日本に商工会議所が設けられたのは明治11年で、東京は渋沢栄一、大阪は五代友厚、神戸は神田兵右衛門という実業界の第一流の人々が主唱してつくりました。
その陰にはこんな話があったのです。
明治11年といえば、西南戦争の翌年で、日本の夜明けでありました。眠れる子供が目をさましたように、わが国は、文明開化、殖産興業を旗印に国の歩みをはじめました。

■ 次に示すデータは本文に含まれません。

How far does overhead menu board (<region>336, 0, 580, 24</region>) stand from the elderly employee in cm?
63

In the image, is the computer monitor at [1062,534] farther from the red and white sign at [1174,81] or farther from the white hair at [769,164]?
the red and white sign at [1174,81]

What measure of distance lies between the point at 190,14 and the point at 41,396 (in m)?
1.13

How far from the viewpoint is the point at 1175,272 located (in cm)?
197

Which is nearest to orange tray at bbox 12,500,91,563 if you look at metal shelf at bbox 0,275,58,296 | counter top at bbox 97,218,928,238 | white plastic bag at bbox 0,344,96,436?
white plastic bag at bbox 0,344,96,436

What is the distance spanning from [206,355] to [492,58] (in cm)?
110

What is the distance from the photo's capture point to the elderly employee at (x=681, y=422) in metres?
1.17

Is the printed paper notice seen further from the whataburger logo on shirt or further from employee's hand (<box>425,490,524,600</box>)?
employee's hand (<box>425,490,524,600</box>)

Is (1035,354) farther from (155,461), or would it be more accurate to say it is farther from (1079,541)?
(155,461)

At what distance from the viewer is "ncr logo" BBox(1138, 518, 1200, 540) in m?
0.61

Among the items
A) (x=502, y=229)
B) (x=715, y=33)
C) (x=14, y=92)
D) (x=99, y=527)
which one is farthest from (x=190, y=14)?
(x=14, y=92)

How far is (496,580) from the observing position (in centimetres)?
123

そのとき、幕末の開国に際し諸外国との間に結ばれていた不平等条約を改正しろという声が、国の上下に起りはじめ、その折衝には内務卿の伊藤博文、大蔵卿の大隈重信たちが当っていました。 英国公使パークスに伊藤公たちが、「条約改正は国民の世論です」というと、パークスは「それはおかしい。いまあなた方は、条約改正は国民の世論であるといわれたが、国会も商工会議所もない日本が、どこでどのようにして国民の世論を聞く方法があるのか、そのような便利な方法があれば不肖パークス後学のために教えていただきたい」と詰めよりました。さすがの伊藤公たちもこれには返す言葉もありませんでした。 そこで伊藤公たちは、さっそく欧米の商工会議所制度や、また寛政年間に松平忠信が江戸で始めたという町会所の制度などを調べさせてみると、どうしても商工会議所が必要だと考えるようになりました。ですから、実業界の渋沢栄一氏や五代友厚氏らが設立を提唱しますと、伊藤公たちも全面的にこれに協力したのです。 明治18年までに32の商工会議所ができているのですから、商工会議所の誕生をみんな待ち望んでいたことがよくわかります。 |
|
|
|

商工会議所のマークは、英文字
Chamber of Commerce & Industry
の頭文字 CCI を図案化したものです。
Chamber ・・・会議所
Commerce ・・・商 業
Industry ・・・工 業
さらにその形は、JAPANの頭文字Jを含ませ、 おおとり(大鳥)が翼をひろげて大空に雄飛する姿を表しています。
全国各地の商工会議所は、このマークで統一されています。